Jako drugiemu przyjrzymy się pojedynkowi rozgrywanemu w koguciej pomiędzy Taylorem Lapilusem i Leandro Issą.
Brazylijczyk ma 32 lata i jest aż o 8 lat starszy od swojego sobotniego przeciwnika. Issa walczy od 2006r. i obecnie ma na koncie 18 stoczonych pojedynków, z których 13 wygrał (9 przez poddanie). Lapilus debiutował w 2012r. a od tamtej pory stoczył 12 walk, z których 10 wygrał.
Minimalnie niższy Francuz będzie dysponował 10-cm przewagą zasięgu ramion.

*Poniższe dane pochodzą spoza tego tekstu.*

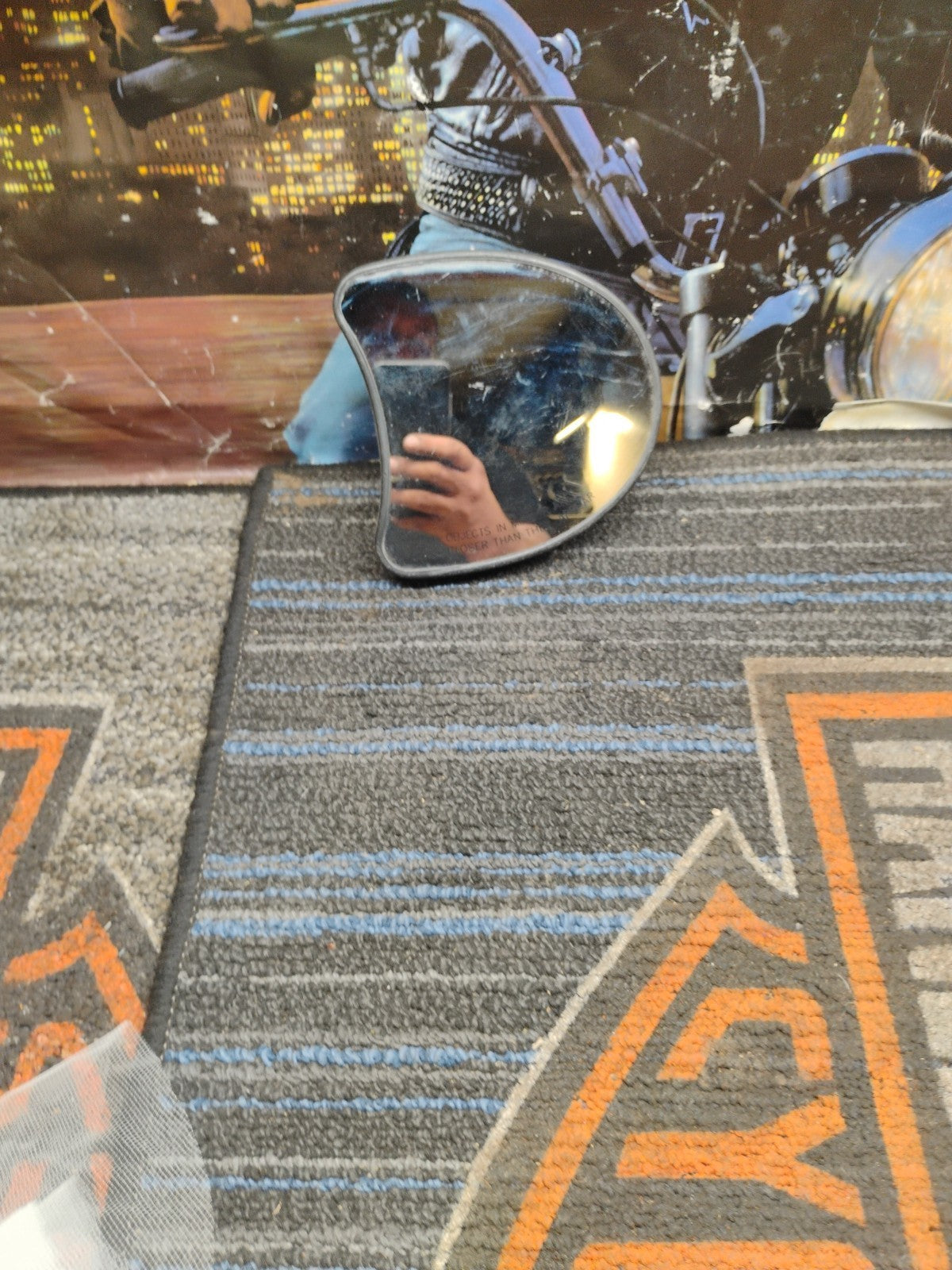 2002 Genuine Harley Street Electra Glide Ultra Classic Fairing Mirror Bagger Lh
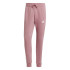 Pantalons adidas Homme Essentials Fleece Poignets fuselés 3 bandes Rose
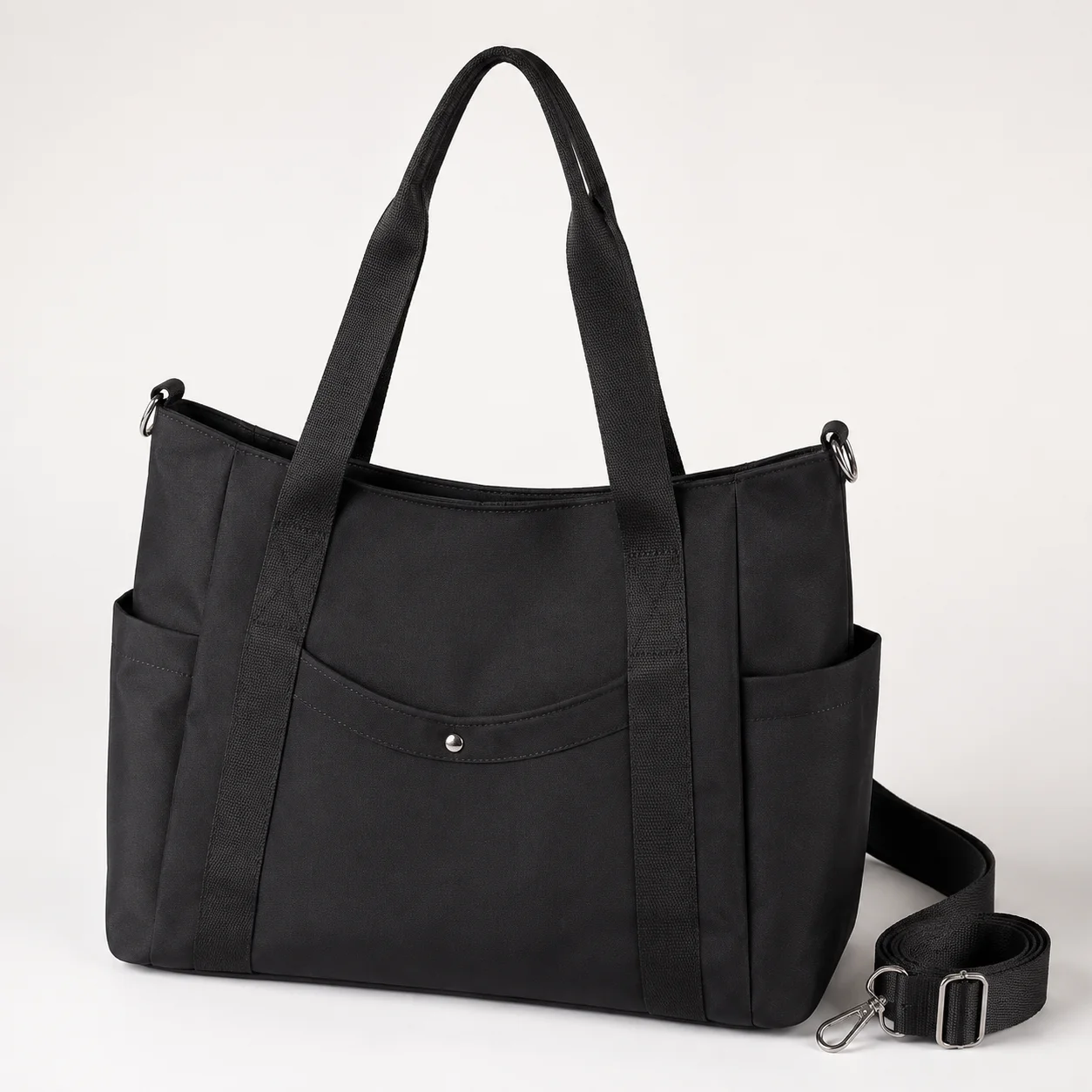 Large Capacity Women Tote Bag with Adjustable Shoulder Strap, Multi Pocket Water Resistant Work Travel Mommy Handbag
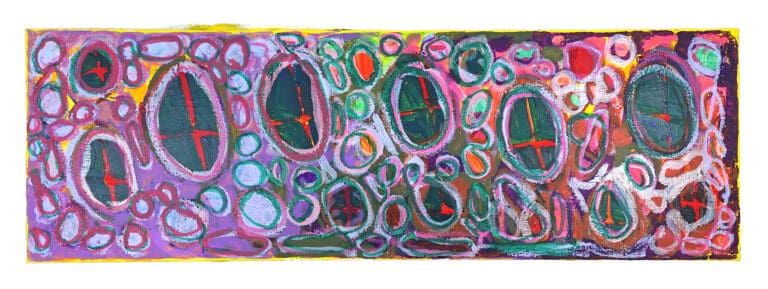 Untitled No.7, 2025, by artist, Shelly Wrobel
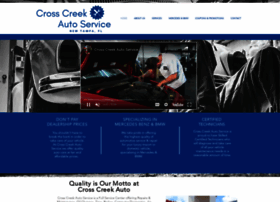 crosscreekautoservice.com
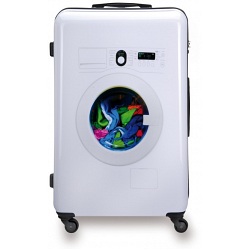 SUITSUIT 28" Washing Machine ABS Trolley Case / 4 Wheel Spinner Suitcase
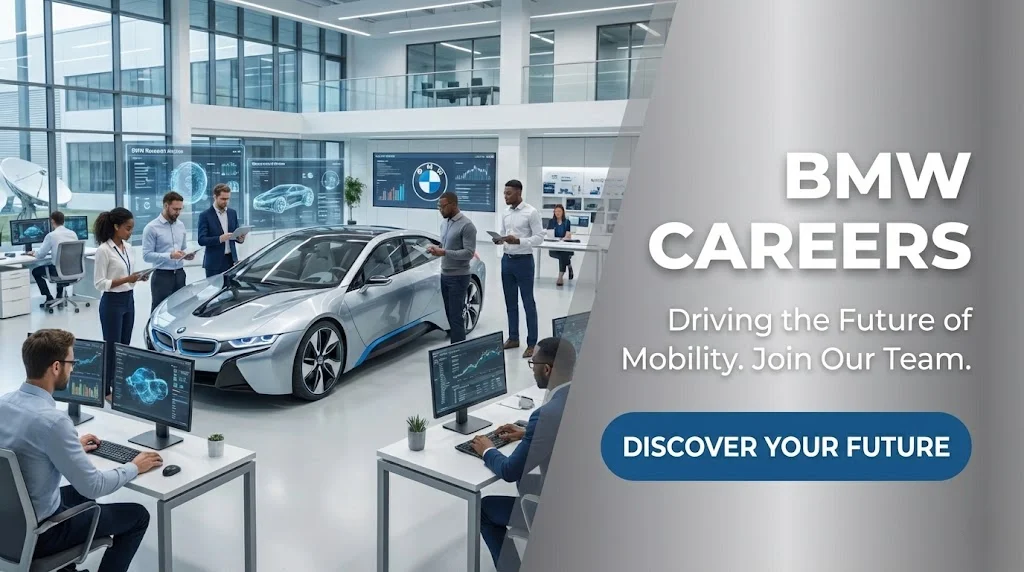 BMW Careers & Learnerships in Engineering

Walczący z odwrotnej pozycji Lapilus powinien przeważać w stójce. Taylor jest znacznie lepiej poukładanym strikerem – dobrze kontroluje dystans, chętnie odwołuje się do ciosów prostych. lewego sierpowego i niskich kopnięć. Francuz lubi walkę w klinczu gdzie atakuje oponentów kolanami na uda, ciosami podbródkowymi i łokciami. Nisko trzymane ręce czynią go podatnym na uderzenia rywali. Leandro walczy z klasycznej pozycji i w płaszczyźnie kickbokserskiej nie ma wiele do zaoferowania, 32-latek często korzysta z lowkicków a jego działania w stójce służą skróceniu dystansu i dążeniu do sprowadzenia.
Parter to najmocniejsza strona Brazylijczyka, Issa będąc z góry dobrze kontroluje rywali, cierpliwie przechodzi pozycje i szuka okazji do poddań. Niestety jego zapasy są co najwyżej średnie. Lapilus jest zawodnikiem dosyć sprawnym w parterze jednak możliwe, że nie będzie on musiał walczyć z Issą na ziemi, defensywne zapasy Taylora są naprawdę dobre a jeśli już zostanie obalony to stara się szybko wrócić na nogi.
Obaj zawodnicy mają kondycję na 15 minut walki jednak to 24-latek powinien mieć więcej energii zwłaszcza w ostatnich minutach pojedynku.
Obecnie bukmacherzy faworyzują Lapilusa, kurs na jego zwycięstwo wynosi 1,65 i wydaje się być godnym zainteresowania. Double Impact będzie przeważał w stójce a jego defensywne zapasy powinny wystarczyć na utrzymanie walki w tej płaszczyźnie.